Grant Faulkner, the current executive director of NaNoWriMo, just wrote an excellent article about it: “How a Month of NaNoWriMo Can Lead to a Lifetime of Better Writing“. A lifetime of better writing. Or, in my case, writing at all.
If it wasn’t for NaNoWriMo, I wouldn’t be a writer. Because writing, dontcha know, is for special people. People who have talent. People who have passion, who must write or go insane. People who have grand ideas, big stories to tell – stories of adventures in far-off places, of lives lived in danger and darkness, of deep and harrowing emotions or high and lofty ideals. People who create unforgettable characters and bring them to life on the page. In other words, people not like me.
I’ve always loved stories, and as a kid in school, I was good at writing them. I even took creative writing courses in my undergrad studies, and a night class on how to write books for children. But what I learned from those classes, among other very useful things, was that I don’t have what it takes to be a novelist. I don’t have the stick-to-it-iveness to finish a whole novel, and even if I did, my ideas are kind of basic, trite. Light-weight, as it were. Not the stuff that real novels, and therefore real novelists, are made of.
And that was okay – it’s not like I was crushed or heartbroken about it; it was just a realistic estimation of my skills and abilities. I’m not one of those people who “always wanted to write a novel” – it never occurred to me that I could, because novel writing, dontcha know, is for… (see above, rinse and repeat).
Enter NaNoWriMo 2011.
I wasn’t going to “write a novel” – nah, I had no such lofty goal. All I wanted was to see if I could do this thing, could write 50,000 words in one month. I was going to have fun, and tell myself a story that I liked, and that’s all.
And you know what? I did. I wrote 50,000 words, told myself a story, and “won” my first NaNo. But that wasn’t all. When I was finished, I had a novel. A full, completed novel. And just like that, I was a writer.
Because a writer … is a person who writes.
And that’s what NaNoWriMo is about – writing.
The goal that all us crazies sign up for is to write 50,000 words. Not everyone makes that goal; in fact, not very many Wrimos do – a rough estimate is that maybe 1 in 4 reaches the full word count. But for the rest of them? They still write. Even if someone falls 40,000 words short of the goal, that means they’ve still written 10,000 words they hadn’t written before.

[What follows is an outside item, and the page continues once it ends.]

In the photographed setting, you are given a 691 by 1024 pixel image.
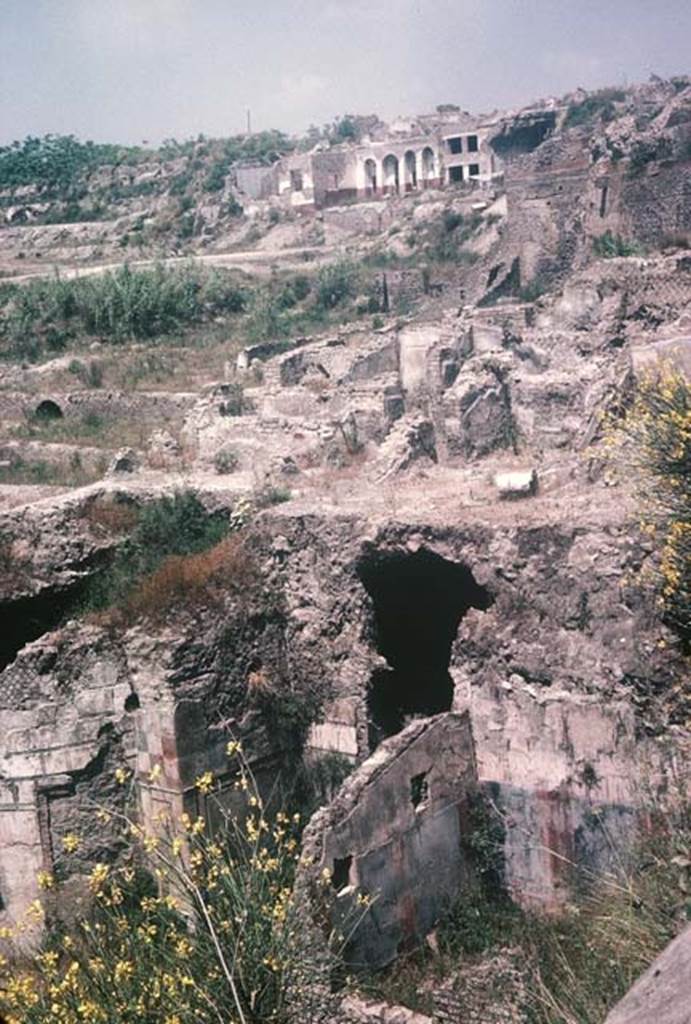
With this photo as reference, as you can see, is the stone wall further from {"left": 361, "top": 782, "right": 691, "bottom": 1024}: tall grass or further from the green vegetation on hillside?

Ten thousand words! That’s a lot of words, people. It’s about forty pages, printed out, and there’s novellas out on the market of that length.
And the reason these Wrimos wrote those words is because they signed up for it, and got caught up in the sheer enthusiasm and excitement that’s NaNoWriMo and swept along in the current of writerly excitement. Caught up just like I get caught up again, every year, for the seventh time in a row now. Surrounded by other crazies, talking titles and plots and word count tricks, sharing ideas and cheering each other on.
It doesn’t matter that those stories we write aren’t deep, or lofty, or weighty or important. They might be, but then again, they might not. They might be terrible, riddled with spelling mistakes, more full of plot holes than a broken sieve. But they are still stories, and they have been written. Written by writers.
And that is the point of NaNoWriMo: it makes me a writer. That’s why I do it, year after year.
Like I said, you don’t have to join in – by no means do you have to join in. But if, perhaps, this is something you think you might want to try – do it! Come on in, join the fun! It’s the best thing ever. And who knows, at the end you might have a novel in your hand – that’s what happened to me. And it was a game changer.
Life, the Universe, and Being a Writer. Thank you, NaNoWriMo!